TL;DR
- AI code share is the percentage of committed code in your codebase that was generated or substantially assisted by AI tools. It answers a single, specific question: how much of your code did AI actually produce?
- It is measured at three levels: lines, commits, and pull requests. Each level captures something different, and the most complete picture comes from tracking all three.
- AI code share is not a vanity metric -- it is the attribution layer that makes every other productivity metric interpretable. Without it, velocity increases could mean genuine productivity gains or AI-inflated volume. You cannot tell the difference.
- For the full measurement methodology, benchmarks, and implementation guidance, see AI Code Share: What Percentage of Your Code Is AI-Generated?.
Definition
AI code share is a composition metric that measures the percentage of committed code -- code that has been merged into a production or mainline branch -- that was generated or substantially assisted by AI coding tools.

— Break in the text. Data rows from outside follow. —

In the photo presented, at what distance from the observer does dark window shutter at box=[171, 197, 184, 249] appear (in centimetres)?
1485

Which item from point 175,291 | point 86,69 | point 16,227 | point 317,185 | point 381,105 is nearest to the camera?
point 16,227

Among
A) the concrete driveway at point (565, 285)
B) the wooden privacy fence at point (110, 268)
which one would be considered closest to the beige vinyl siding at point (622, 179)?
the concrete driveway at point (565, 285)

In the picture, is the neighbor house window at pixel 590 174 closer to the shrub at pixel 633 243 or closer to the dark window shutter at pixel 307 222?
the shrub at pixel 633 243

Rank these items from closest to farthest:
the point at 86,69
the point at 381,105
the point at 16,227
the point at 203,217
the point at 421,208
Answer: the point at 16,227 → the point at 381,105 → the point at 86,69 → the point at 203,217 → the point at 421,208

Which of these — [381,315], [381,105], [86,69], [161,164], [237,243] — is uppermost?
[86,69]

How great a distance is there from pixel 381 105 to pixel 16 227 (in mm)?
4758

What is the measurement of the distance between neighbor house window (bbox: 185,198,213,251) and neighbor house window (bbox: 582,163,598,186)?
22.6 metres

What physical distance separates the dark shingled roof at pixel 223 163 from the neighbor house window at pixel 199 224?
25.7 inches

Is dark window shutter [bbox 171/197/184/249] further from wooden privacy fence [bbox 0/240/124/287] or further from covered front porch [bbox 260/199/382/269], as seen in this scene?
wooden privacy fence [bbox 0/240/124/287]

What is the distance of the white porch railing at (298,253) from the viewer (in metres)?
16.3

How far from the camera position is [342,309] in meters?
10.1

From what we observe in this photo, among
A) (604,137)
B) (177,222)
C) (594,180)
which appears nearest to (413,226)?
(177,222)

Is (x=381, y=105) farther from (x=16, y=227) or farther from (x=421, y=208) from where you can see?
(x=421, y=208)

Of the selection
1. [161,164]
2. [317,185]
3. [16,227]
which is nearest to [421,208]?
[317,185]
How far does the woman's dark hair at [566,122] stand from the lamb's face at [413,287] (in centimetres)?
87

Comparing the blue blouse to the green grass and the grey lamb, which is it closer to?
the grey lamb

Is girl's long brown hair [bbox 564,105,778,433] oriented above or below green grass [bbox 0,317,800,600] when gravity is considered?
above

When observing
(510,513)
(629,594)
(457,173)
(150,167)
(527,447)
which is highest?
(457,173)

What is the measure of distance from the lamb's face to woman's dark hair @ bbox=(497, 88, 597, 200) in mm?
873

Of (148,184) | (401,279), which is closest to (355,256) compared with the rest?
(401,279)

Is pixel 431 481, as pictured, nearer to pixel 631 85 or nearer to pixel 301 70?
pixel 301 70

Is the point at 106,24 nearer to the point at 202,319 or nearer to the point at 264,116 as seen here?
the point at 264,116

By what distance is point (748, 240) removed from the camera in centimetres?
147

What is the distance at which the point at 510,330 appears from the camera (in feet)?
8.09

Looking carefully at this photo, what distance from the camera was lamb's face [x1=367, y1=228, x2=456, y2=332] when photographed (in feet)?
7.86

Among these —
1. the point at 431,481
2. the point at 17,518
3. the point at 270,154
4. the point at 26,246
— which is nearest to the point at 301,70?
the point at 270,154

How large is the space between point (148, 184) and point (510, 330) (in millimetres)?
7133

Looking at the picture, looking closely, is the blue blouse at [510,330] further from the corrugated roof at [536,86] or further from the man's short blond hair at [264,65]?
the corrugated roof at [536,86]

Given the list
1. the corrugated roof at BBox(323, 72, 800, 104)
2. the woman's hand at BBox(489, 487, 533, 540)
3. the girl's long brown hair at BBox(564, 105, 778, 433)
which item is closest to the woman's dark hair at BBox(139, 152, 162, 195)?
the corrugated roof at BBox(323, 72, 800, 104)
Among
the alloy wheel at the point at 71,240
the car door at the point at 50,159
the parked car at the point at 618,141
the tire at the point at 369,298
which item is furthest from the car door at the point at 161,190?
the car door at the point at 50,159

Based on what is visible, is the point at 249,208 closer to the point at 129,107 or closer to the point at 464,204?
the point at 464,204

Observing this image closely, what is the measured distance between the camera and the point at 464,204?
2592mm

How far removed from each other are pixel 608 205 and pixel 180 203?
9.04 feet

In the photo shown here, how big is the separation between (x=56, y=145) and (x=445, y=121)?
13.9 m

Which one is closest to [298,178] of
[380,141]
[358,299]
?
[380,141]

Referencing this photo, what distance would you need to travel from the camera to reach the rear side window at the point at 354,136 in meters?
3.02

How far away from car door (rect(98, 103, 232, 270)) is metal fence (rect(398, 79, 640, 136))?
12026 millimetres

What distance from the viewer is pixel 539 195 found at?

"Substantially assisted" means the AI tool produced the initial version of the code that a developer then accepted, modified, and committed. This includes inline completions from tools like GitHub Copilot, multi-line generations from Cursor, and agentic code creation from tools like Claude Code. It does not include code that a developer wrote manually while an AI tool happened to be running in the background.
AI code share is distinct from two commonly conflated metrics:
- Adoption rate measures how many developers are using AI tools. It answers "who has access?" not "what did AI produce?"
- Acceptance rate measures how often developers accept AI suggestions. It answers "how good are the suggestions?" not "how much of the codebase is AI-generated?"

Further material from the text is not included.